Here is the C version (with a comment a little way down describing the "fast path advantages": https://github.com/python/cpython/blob/93d33b47af70ede473f82...

MaxBarraclough · on March 15, 2021

Well spotted, thanks.

MaxBarraclough · on March 15, 2021

Thanks for the link, interesting that _count_elements is written in Python. At a glance it looks like the kind of thing that might benefit from being written in C, but presumably that's not the case. Perhaps because of the dynamic typing of both arguments?

> Python itself does not function at all without the dict implementation since it's the underpinning of the object model.

Sure, but I don't see the point here.

> Calling str.split() a standard library method is... okay.

For our purposes there's no reason to draw a distinction between standard-library functionality closely integrated into the language, and standard-library functionality that isn't. The relevant point is that computational work is being handed off to optimised C code.

Again, if you're optimising Python, the smart move is indeed to make maximal use of the optimised machinery in the standard-library (or for that matter some other dependable library). My point still stands: it would be interesting to look at a problem that isn't amenable to this approach, where the performance of the Python interpreter itself would be brought to the fore by necessity.

How easy it is to find such a problem will be a function of how good a job Python does of providing applicable optimised functionality in its standard-library. Perhaps something like computing matrix determinants? I don't know enough Python to say.

acdha · on March 15, 2021

It can be interesting – especially if you also compare it to something like the PyPy JIT – but it runs afoul of the idiomatic angle since Python has had decades of recommended practice being to write code in Python and optimize the hotspots in C, which has led to very popular libraries like NumPy, PIL/Pillow, etc. becoming almost universal in community recommendations.

MaxBarraclough · on March 15, 2021

Right. They don't emphasise improving the performance of the Python interpreter precisely because they prefer to handle computational heavy-lifting in C instead. Python has been very successful with this approach. Java takes the opposite approach, promoting 'purity' and investing very heavily in JVM performance.

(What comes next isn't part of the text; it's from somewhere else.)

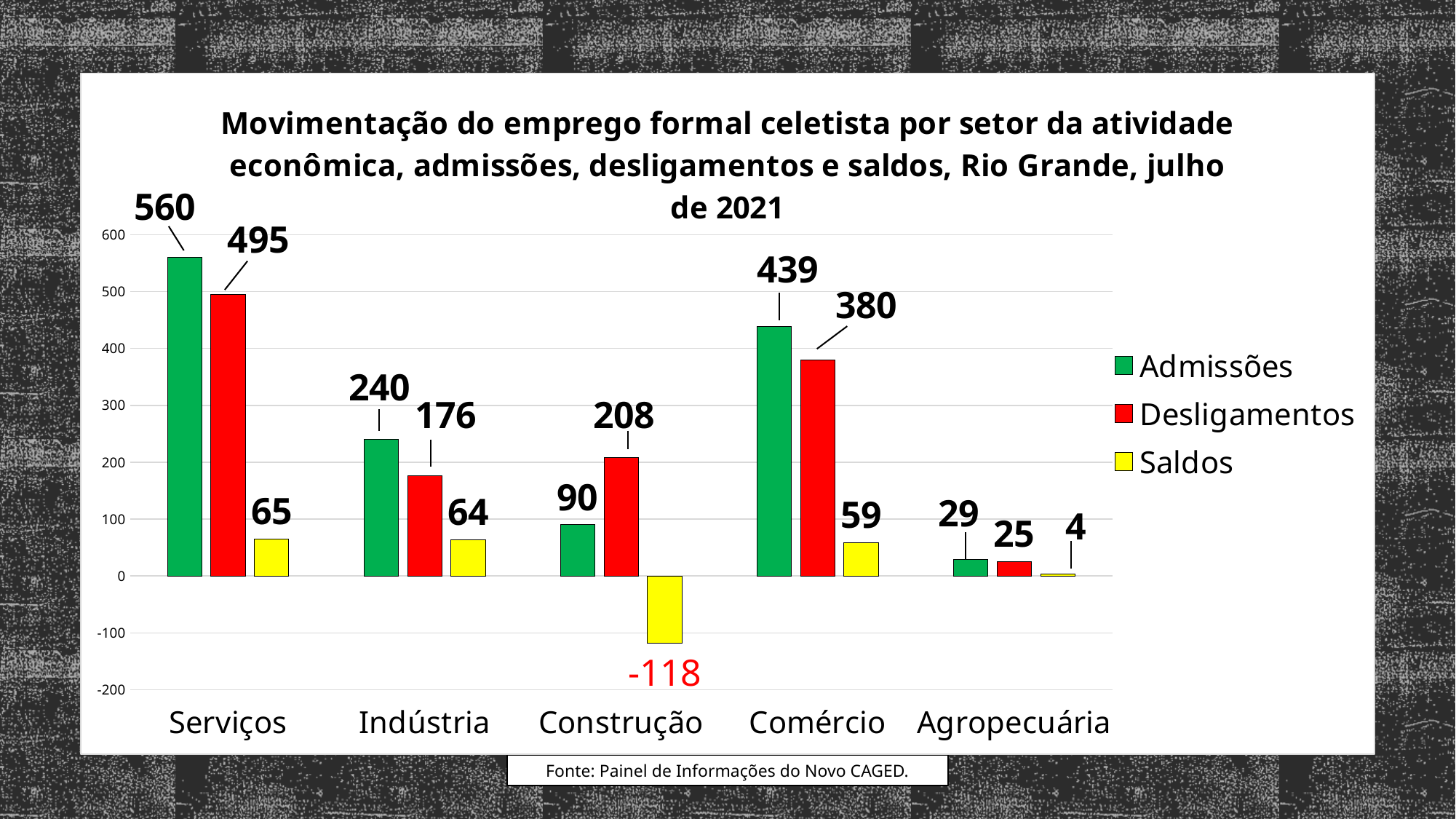
What kind of chart is shown on the slide? Bar chart What is the value of Admissões for Serviços? 560 What is the value of Desligamentos for Comércio? 380 How many series does the legend list? 3 Which sector has the highest value of Admissões? Serviços What is the value of Saldos for Construção? -118 What colour represents the Saldos series in the legend? Yellow What is the difference between Admissões and Desligamentos for Indústria? 64 Which sector has the lowest value of Desligamentos? Agropecuária What is the value of Saldos for Agropecuária? 4 How many sectors are shown on the x axis? 5 Which is larger for Construção: Admissões or Desligamentos? Desligamentos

It would still be interesting to see for benchmark purposes.

acdha · on March 15, 2021

Agreed — and especially so if you could see how common it is that CPython performance tanks but PyPy (or Jython?) does not after the JIT kicks in.

heavyset_go · on March 15, 2021

> Perhaps because of the dynamic typing of both arguments?

It wouldn't matter, you'd be dealing with PyObject pointers in C anyway.

MaxBarraclough · on March 15, 2021

Right, that's what I meant. If the C code has to cope with dynamic typing anyway, there might be little scope to speed things up.

The same isn't true for, say, string operations, where there might be plenty of opportunity to move tight loops from Python to C and speed things up considerably.

heavyset_go · on March 15, 2021

Truthfully, I don't think optimization was a motivation for writing _count_elements() in Python or not. The CPython project doesn't prioritize optimization of the language or standard library unless there are clear performance gains to be made in the face of slow code. What most likely happened is someone wrote some code on a mailing list or bug report, and a maintainer included it as is.

Reading the bug report that introduced Counter[1], the author states it is the simplest implementation they came up with, and Guido and other maintainers prioritized simplicity.

[1] https://bugs.python.org/issue1696199

MaxBarraclough · on March 15, 2021

Interesting, thanks.

MaxBarraclough · on March 15, 2021

(Too late to edit) benhoyt's comment points out that _count_elements has two implementations, one in Python and one in C. The Python version is used only if the C function is not found.

musingsole · on March 15, 2021

I often wonder how fast I'd run a race if I shot my foot too.